OASIS Mailing List ArchivesView the OASIS mailing list archive below
or browse/search using MarkMail.

 


Help: OASIS Mailing Lists Help | MarkMail Help

[Date Prev][Date Next][Thread Prev][Thread Next][Date Index][Thread Index]

Re: [xml-dev] storing XML files



Chris Parkerson wrote:

> ... and being able to
> do fast queries across large document sets is NOT a requirement (i.e.
> you've got 1000+ stock quote documents, but you do not need to query
> over them as an aggregate), then the XML capabilities of the RDBMS
> vendors should be sufficient.

I don't understand this statement. What does the number of documents
matter? If each stock quote document holds a single quote -- that is, a
single row of data -- then a relational query should be very fast. As
Soumitra Sengupta pointed out in his reply, I think the issues are
nesting depth and how semi-structured the data is, not size.

> Oracle
> 9i's XML support is really limited with their new vaunted "XMLType"
> column data type being nothing more than a convenience wrapper around
> the CLOB type: XML still gets stored as a blob.

This is only part of Oracle 9i's support. They have two other ways to
map XML to the database. The first uses SQL3 object views to perform the
obvious object-relational mapping between XML documents and the
database. The second is the Internet File System (iFS), which uses
mapping files.

>  Keep in mind, however,
> that each RDBMS vendors approach to handling XML is going to be
> proprietary: you will have little to no code [portability]

Let's take a closer look at this. An XML/database application usually
consists of a number of parts:

1) APIs. These are proprietary in RDBMSs, but also in native XML
databases as well. That is, there is currently no way to write an XML
application that is portable with respect to database access. This is
because there is no widely supported standard API. (There is a good
start in this direction -- the XML:DB API -- but it is not yet widely
enough implemented by database vendors to make truly portable
applications a reality.)

In fact, the only way current to write an XML application that is
portable across databases is to use object-relational middleware against
a relational database. This is because a number of middleware vendors
use ODBC, OLE DB, or JDBC for database access. So while you will be
locked into a single vendor's API, the application will be portable
across databases.

2) Query language. This is also not standardized across databases. While
the most popular query langauge is probably XPath (usually with
extensions for multi-document queries), numerous other query languages
-- all of them proprietary -- are supported as well. This is true of
XML-enabled relational databases as well as native XML databases.
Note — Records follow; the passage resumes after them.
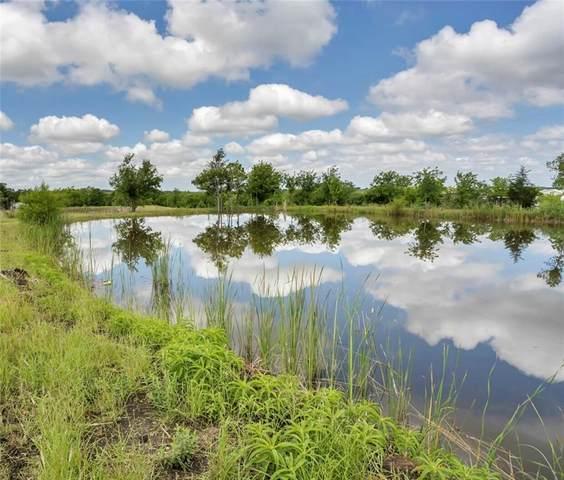 7500 Niederwald Strasse, Kyle, TX 78640 (#9698416) :: Azuri Group | All City Real Estate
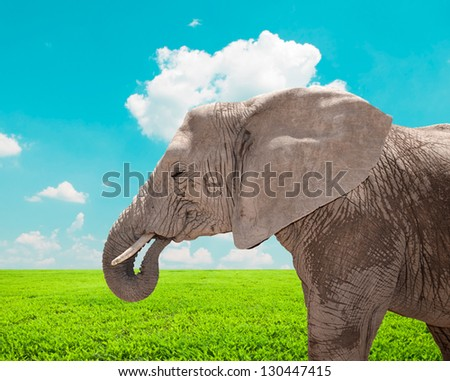 Portrait of huge African elephant in nature - stock photo
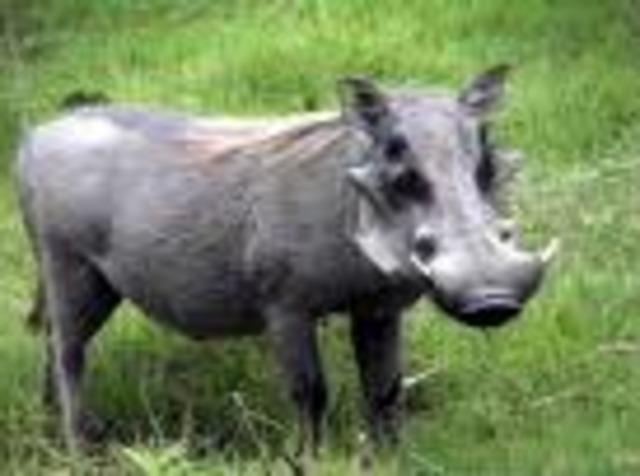 Wart hog   30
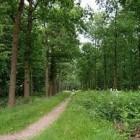 Het Liesbos in Noord-Brabant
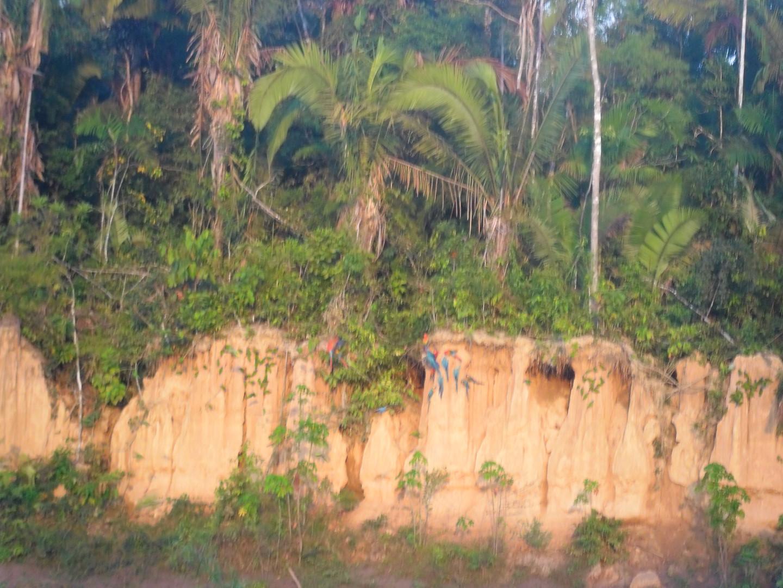 Collpa GUacamayos 1.JPG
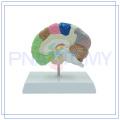 PNT-06121 original Plastic Brain para la escuela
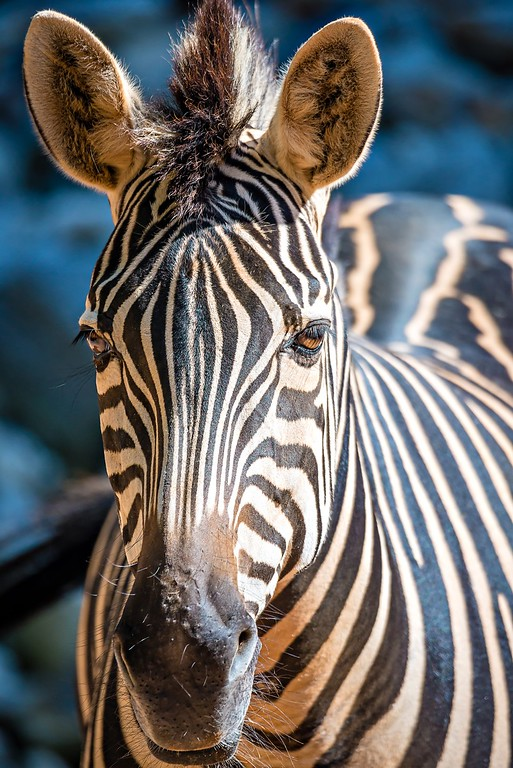 close-up portrait of a zebra animal at zoo
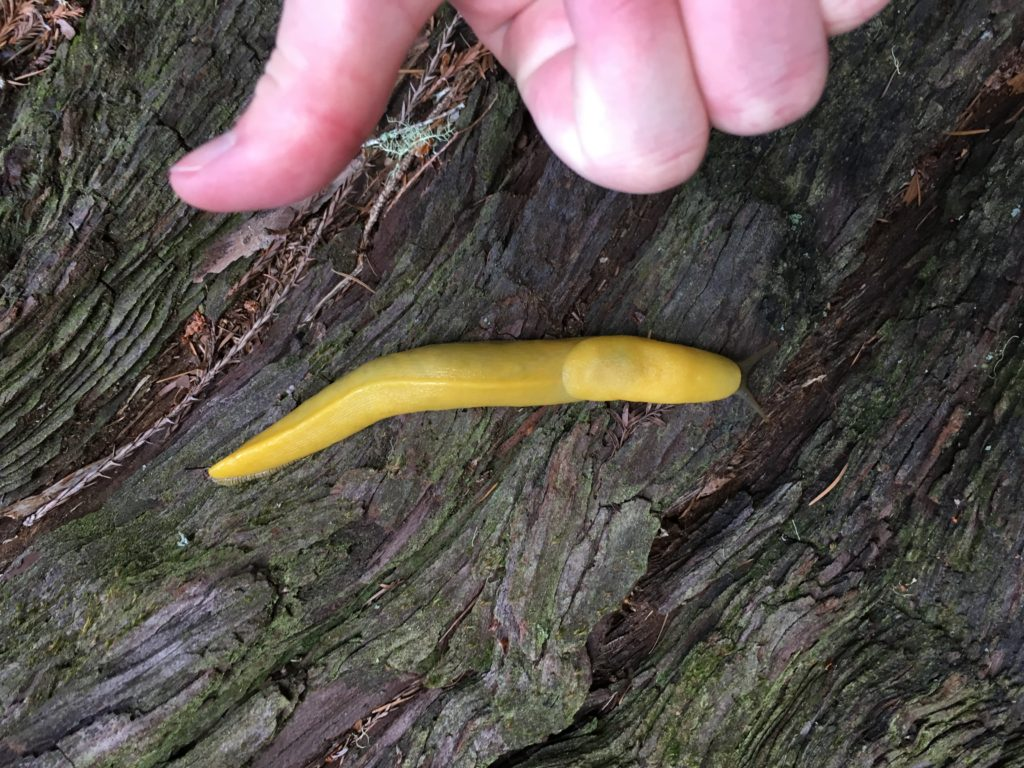 Banana Slug at Big Basin State Park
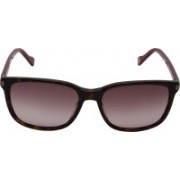 Boss Orange Wayfarer Sunglasses(Brown)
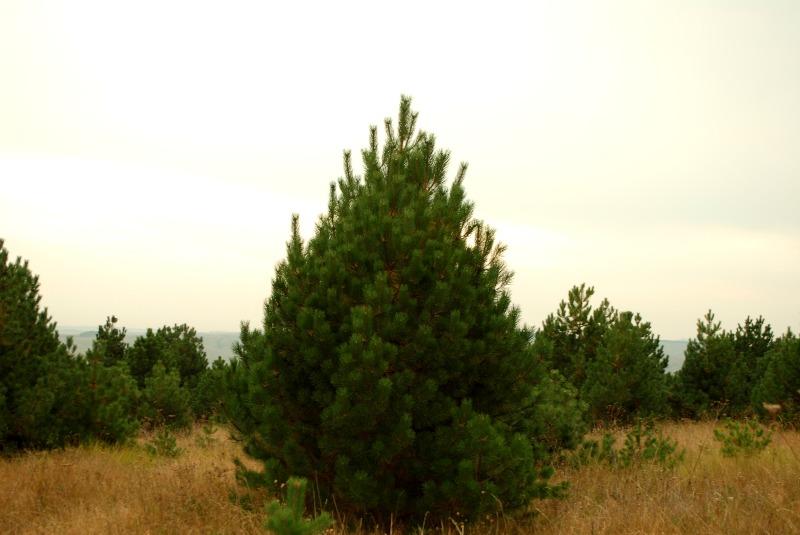 Хвойных деревьев на вашем участке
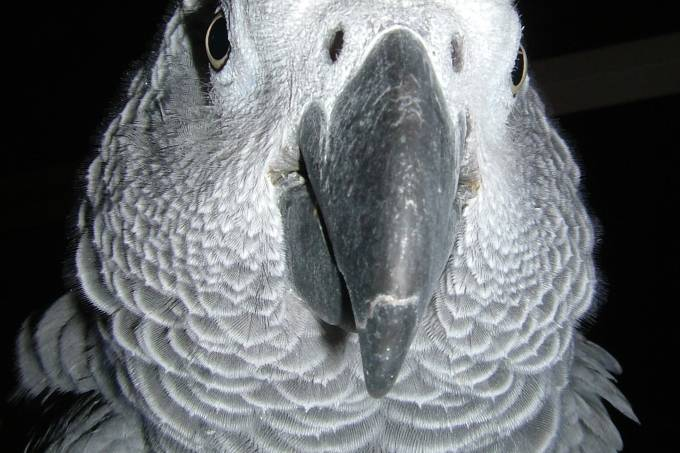 african_grey_parrot_spikie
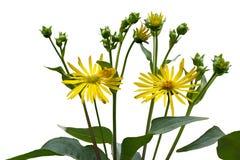 Ox-eye Wildflower Στοκ Εικόνες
There is good reason for this, as XPath is not rich enough to perform
many of the queries needed by users and XQuery is not yet finished. I
suspect that when XQuery is done, you will see many implementations of
it.

3) Update language. Where these are supported, they are all
non-standard. This is because there is no standard XML update language
in existence. (Again, there is an attempt to standardize this with the
XUpdate language, but there are not enough implementations to make it a
reality.)

4) DOM, SAX, XSLT, namespaces, etc. These are standard across all XML
database products that I have seen -- native XML and XML-enabled.
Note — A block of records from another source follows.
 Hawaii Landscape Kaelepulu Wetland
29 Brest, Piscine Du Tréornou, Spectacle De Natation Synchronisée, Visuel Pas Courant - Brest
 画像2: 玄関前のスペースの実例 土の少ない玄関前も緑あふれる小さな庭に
I therefore think it's fair to say that you'll have roughly the same
amount of code portability with XML-enabled relational databases that
you'll have with native XML databases.

> or knowledge portability.

Again, this is about the same for native XML databases and XML-enabled
relational databases. Both types of databases are based on fairly
consistent models (object-relational mappings for XML-enabled relational
databases and XML document structure for native XML databases) but the
actual implementations are different for every product.
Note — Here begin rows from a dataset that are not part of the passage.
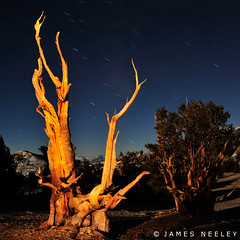 Ancient Bristlecone (James Neeley) Tags: california nightphotography lightpainting landscape bristlecone f12 lowlightphotography ancientbristleconepineforest jamesneeley
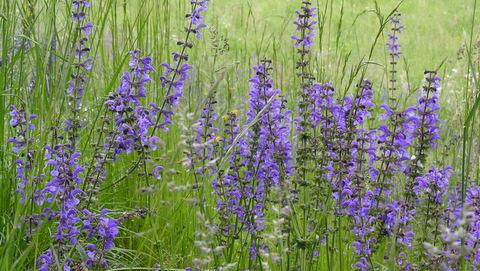 Salvia_pratensis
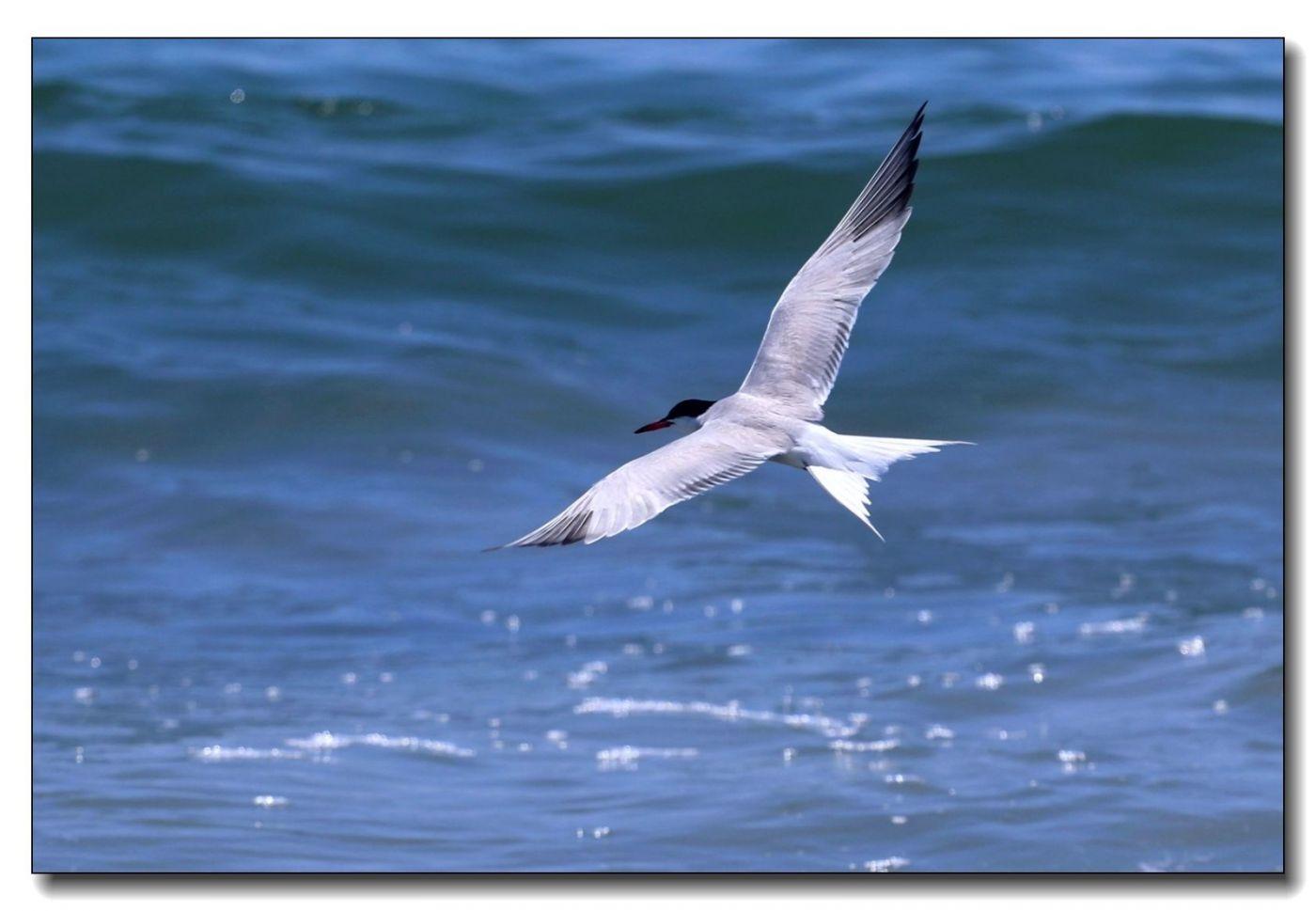 洛克威海滩拍鸟-燕鸥_图1-4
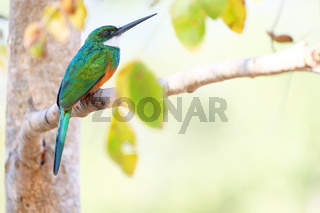 Rufous-tailed Jacamar, Galbula Ruficauda, green and orange bird with long bill, Mato Grosso, Pantanal, Brazil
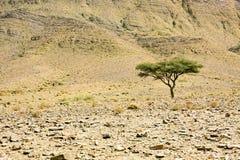 Uma árvore no deserto Fotos de Stock
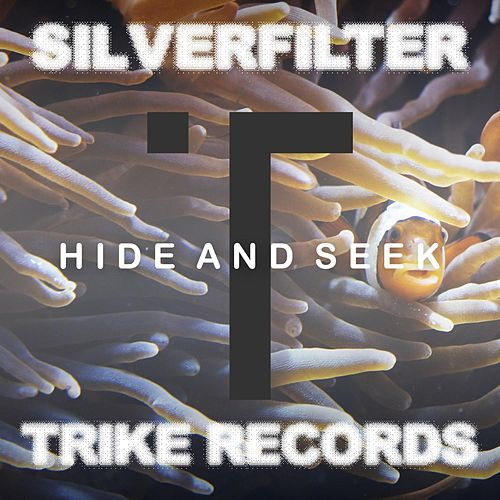 Hide and Seek by Silverfilter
In short, moving code from one XML-enabled relational database to
another means learning new mapping syntax, a new API, and possibly a new
query language. Moving code from one native XML database to another
means learning a new API and possibly a new query language.

> A major advantage of native XML DB systems (save for Software AG's
> Tamino which still uses a proprietary query language and schema dialect,
> among other non-standard things) is their adherence to standards.
> Queries are XPath, transformations are XSLT, granular access to document
> data is via the standard DOM API, validation can be against DTD or W3C
> XML Schema, etc.

This is a rather inflammatory statement, as it seems to imply Tamino and
XML-enabled relational databases do not adhere to standards. With the
exception of query languages, most XML database products that I have
seen (native XML, XML-enabled databases, middleware) *do* adhere to
standards, Tamino included. (With respect to the non-standard schema
language in Tamino, Tamino was released *long* before XML Schemas were
completed, so it hardly seems fair to complain. A year from now, yes.
Today, no.)

>  You gain a bit more in terms of code portability as
> well as knowledge portability between different vendors.

I think the operative term is "a bit more".

>  You also gain
> a database system inherently designed to deal with the extensibility of
> XML data

True.

> and capable of removing the scalability, performance, ease of
> data update, and cross-document limitations of the RDBMS approach.

Actually, this depends a lot on the application. In some cases, this is
definitely true. In others, it is not.

> The reason most XML applications are converting to native
> XML databases is that they've tried to make their applications work
> with RDBMS systems and they failed

Is there any hard data to back this up? Numbers of customers, number of
transactions per day, etc.? While there are certainly applications that
can be built with native XML databases that can't be built with
XML-enabled relational data, the reverse is also true, so I have a hard
time with the word "most".

-- Ron